Windows HPC Server 2008 Management, Monitoring and Diagnostics
I uploaded two more videos on Technet/Edge. They are worth watching if you are interesting in an overview on the Windows HPC Admin Console. The powerful integrated solution enables system administrators to do their common tasks all under one GUI.
Monitoring and managing a large scale cluster often requires advanced tooling. System Administrators demand tools that help them to manage heterogeneous compute nodes, check cluster status at a glance, identify deviance, correlate node and job information, track changes, and the ability to integrate with existing IT infrastructure. Windows HPC Server 2008 admin console addresses all of the above problems with an integrated solution.
The admin Console includes the following five main areas, charts and reports, configuration, node management, job management and diagnostics. In addition, the console has a “pivoting” feature that allows the system administrator to navigate to different views by keeping the same context. Our Program manager Rae Wang, will go through each of the five areas with demonstrations and simple scenarios in the first video, Monitoring and Management .
For large computing clusters, diagnostics is where system administrators spend a lot of their time. Common tasks include:
- Validate cluster post deployment or configuration change.

▶ [Assignment A]
Print the passage from "The admin Console" to "or configuration change." from the post on the Windows HPC admin console.
▶ [Assignment B]
Answer these questions using the post on the Windows HPC admin console:
(i) Where were the two videos uploaded?
(ii) How many main areas does the admin console include?
(iii) Who goes through each of those areas in the first video?

▶ [Dataset entries]
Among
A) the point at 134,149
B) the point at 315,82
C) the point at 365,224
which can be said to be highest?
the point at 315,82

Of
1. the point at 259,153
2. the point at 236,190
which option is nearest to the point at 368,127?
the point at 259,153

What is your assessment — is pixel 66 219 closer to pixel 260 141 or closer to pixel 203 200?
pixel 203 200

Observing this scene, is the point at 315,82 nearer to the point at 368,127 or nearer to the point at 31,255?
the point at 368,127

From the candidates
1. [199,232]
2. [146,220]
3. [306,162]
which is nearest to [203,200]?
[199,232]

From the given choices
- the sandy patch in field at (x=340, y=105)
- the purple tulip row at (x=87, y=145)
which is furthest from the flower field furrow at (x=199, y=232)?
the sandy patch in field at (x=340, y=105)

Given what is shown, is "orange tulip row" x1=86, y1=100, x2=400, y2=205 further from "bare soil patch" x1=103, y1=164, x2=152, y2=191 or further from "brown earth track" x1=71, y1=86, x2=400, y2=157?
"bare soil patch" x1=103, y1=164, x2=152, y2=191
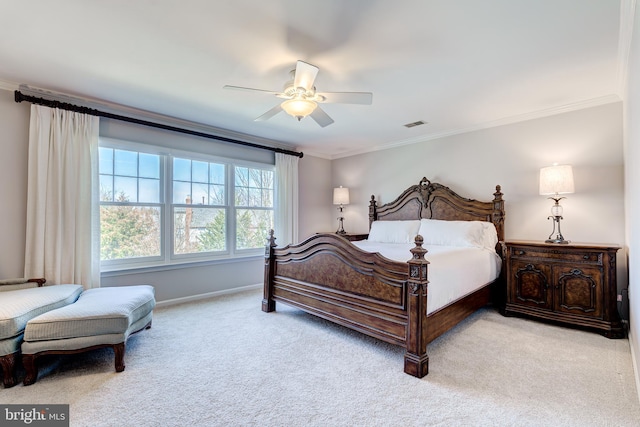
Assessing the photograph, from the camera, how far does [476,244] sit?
3646mm

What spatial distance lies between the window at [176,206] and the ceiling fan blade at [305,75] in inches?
95.6

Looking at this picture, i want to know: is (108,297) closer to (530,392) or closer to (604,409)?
(530,392)

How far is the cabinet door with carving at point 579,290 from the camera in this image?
2893 millimetres

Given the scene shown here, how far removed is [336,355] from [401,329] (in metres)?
0.60

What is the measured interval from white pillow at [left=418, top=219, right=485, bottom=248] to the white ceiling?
147 cm

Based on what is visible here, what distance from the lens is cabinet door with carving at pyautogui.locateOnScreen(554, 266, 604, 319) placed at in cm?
289

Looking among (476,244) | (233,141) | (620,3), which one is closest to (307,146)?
(233,141)

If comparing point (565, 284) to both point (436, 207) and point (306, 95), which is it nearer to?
point (436, 207)

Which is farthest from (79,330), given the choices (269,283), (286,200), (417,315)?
(286,200)

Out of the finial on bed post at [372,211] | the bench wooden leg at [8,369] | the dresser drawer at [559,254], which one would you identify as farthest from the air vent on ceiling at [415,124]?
the bench wooden leg at [8,369]

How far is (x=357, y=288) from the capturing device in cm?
266

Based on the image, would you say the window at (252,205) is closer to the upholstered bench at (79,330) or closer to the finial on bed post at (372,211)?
the finial on bed post at (372,211)

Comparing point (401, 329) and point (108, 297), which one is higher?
point (108, 297)

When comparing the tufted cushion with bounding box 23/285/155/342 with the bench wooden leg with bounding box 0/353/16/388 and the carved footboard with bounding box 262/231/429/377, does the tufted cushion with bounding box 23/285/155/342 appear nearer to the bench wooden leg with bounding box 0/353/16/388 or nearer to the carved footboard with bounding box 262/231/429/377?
the bench wooden leg with bounding box 0/353/16/388
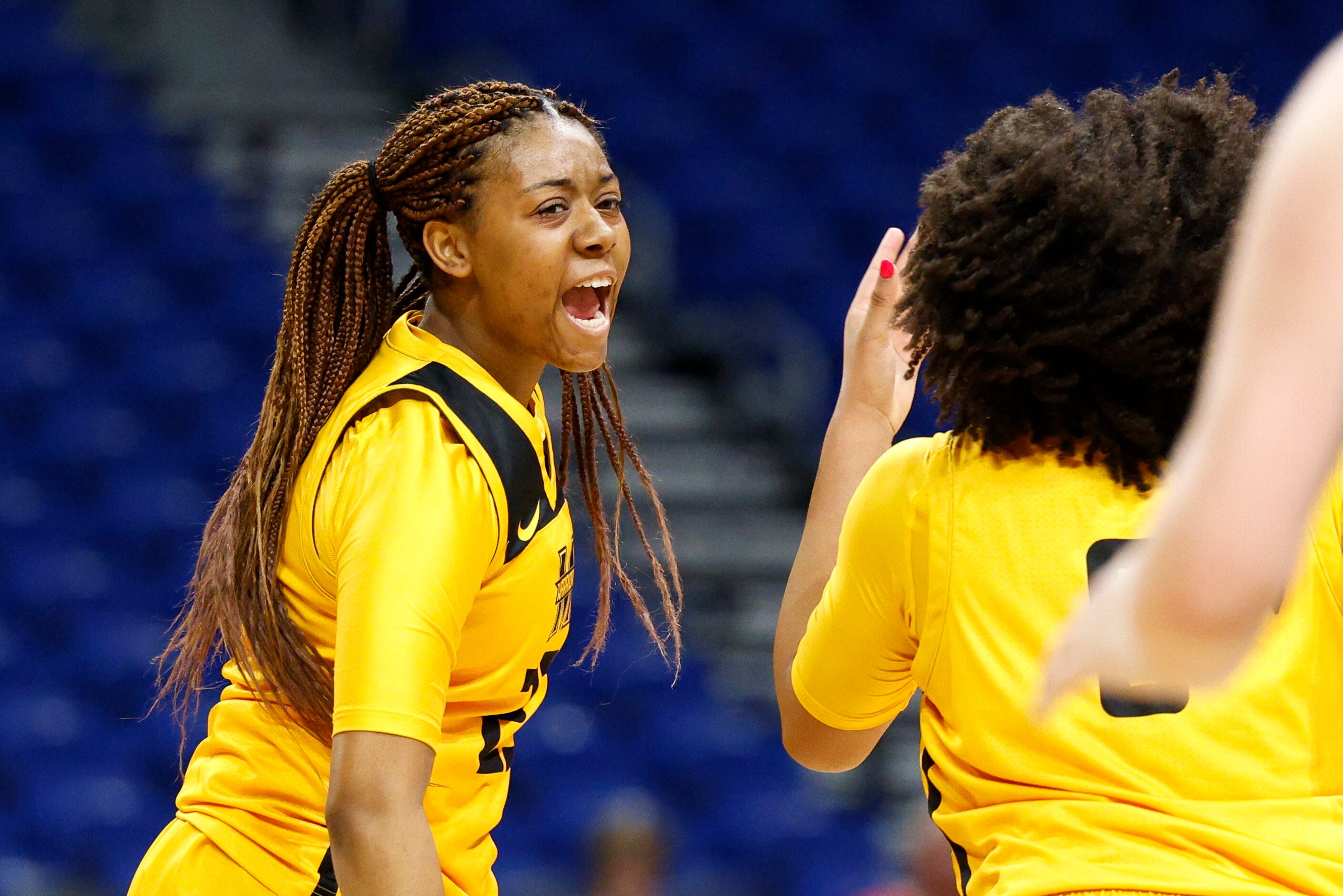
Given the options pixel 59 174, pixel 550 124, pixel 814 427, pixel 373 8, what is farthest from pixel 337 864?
pixel 373 8

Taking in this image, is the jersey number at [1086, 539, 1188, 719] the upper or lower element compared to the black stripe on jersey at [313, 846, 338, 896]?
upper

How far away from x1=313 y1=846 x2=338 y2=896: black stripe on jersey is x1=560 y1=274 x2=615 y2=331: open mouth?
695 millimetres

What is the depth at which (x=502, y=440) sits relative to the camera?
179cm

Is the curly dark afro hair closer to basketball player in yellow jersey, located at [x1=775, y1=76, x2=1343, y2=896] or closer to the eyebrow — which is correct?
basketball player in yellow jersey, located at [x1=775, y1=76, x2=1343, y2=896]

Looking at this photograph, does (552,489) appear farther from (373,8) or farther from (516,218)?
(373,8)

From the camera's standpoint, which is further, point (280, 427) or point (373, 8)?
point (373, 8)

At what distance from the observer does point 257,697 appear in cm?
186

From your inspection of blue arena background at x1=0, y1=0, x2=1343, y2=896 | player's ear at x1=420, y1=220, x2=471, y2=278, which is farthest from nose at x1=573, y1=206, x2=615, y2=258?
blue arena background at x1=0, y1=0, x2=1343, y2=896

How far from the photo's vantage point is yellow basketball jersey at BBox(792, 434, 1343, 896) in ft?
4.28

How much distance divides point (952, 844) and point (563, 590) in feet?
2.02

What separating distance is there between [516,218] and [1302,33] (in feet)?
20.6

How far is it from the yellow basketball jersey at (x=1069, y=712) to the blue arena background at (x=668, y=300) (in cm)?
295

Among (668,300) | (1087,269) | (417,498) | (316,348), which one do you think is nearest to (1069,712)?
(1087,269)

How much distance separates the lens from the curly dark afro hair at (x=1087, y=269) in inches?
53.7
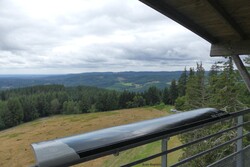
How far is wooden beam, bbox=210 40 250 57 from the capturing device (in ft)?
10.2

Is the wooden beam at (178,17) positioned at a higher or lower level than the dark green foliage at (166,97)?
higher

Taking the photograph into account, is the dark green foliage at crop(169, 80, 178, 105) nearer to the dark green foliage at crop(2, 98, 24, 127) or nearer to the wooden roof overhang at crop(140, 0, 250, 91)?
the dark green foliage at crop(2, 98, 24, 127)

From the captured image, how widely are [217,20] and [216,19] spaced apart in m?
0.04

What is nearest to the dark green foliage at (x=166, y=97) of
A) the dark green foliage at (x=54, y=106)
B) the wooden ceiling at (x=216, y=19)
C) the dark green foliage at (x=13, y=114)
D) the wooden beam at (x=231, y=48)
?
the dark green foliage at (x=54, y=106)

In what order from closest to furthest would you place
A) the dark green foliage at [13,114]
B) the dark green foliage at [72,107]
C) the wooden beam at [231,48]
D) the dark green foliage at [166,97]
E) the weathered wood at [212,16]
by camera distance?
the weathered wood at [212,16]
the wooden beam at [231,48]
the dark green foliage at [166,97]
the dark green foliage at [13,114]
the dark green foliage at [72,107]

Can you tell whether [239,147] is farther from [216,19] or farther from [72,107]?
[72,107]

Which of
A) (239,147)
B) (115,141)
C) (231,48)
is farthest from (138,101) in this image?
(115,141)

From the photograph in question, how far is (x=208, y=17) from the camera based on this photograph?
2574mm

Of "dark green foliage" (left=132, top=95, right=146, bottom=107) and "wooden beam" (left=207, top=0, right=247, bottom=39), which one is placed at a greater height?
"wooden beam" (left=207, top=0, right=247, bottom=39)

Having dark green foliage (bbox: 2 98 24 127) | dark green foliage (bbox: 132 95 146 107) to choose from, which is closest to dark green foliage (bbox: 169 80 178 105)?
dark green foliage (bbox: 132 95 146 107)

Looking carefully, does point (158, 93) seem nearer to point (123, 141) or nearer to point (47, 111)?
point (47, 111)

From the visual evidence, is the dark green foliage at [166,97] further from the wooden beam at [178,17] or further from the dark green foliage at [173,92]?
the wooden beam at [178,17]

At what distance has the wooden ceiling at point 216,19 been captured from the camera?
7.30 ft

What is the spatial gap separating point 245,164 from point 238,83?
42.5 ft
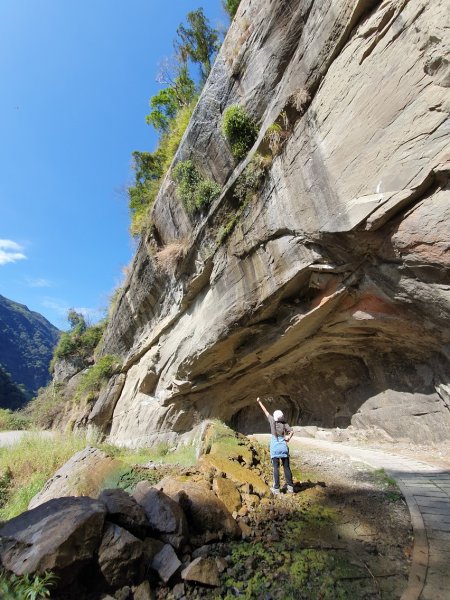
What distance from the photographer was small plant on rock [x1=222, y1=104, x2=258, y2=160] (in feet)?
24.5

▶ [Response A]
The admin Console includes the following five main areas, charts and reports, configuration, node management, job management and diagnostics. In addition, the console has a “pivoting” feature that allows the system administrator to navigate to different views by keeping the same context. Our Program manager Rae Wang, will go through each of the five areas with demonstrations and simple scenarios in the first video, Monitoring and Management .
For large computing clusters, diagnostics is where system administrators spend a lot of their time. Common tasks include:
- Validate cluster post deployment or configuration change.

▶ [Response B]
(i) On Technet/Edge.
(ii) Five.
(iii) Rae Wang, the Program manager.